### What needs to be done
Your task is to return the listing below word for word, without any of its images.

### Material provided
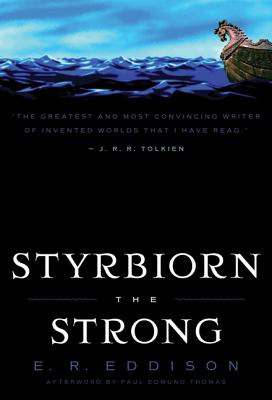 Styrbiorn the Strong - Eddison, E R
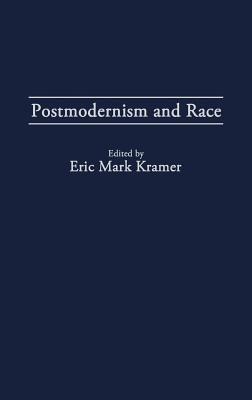 Postmodernism and Race 9780275953676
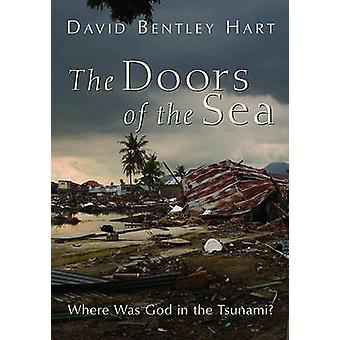 The Doors of the Sea - Where Was God in the Tsunami? by David Bentley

### Response area
 Styrbiorn the Strong - Eddison, E R
 Postmodernism and Race 9780275953676
 The Doors of the Sea - Where Was God in the Tsunami? by David Bentley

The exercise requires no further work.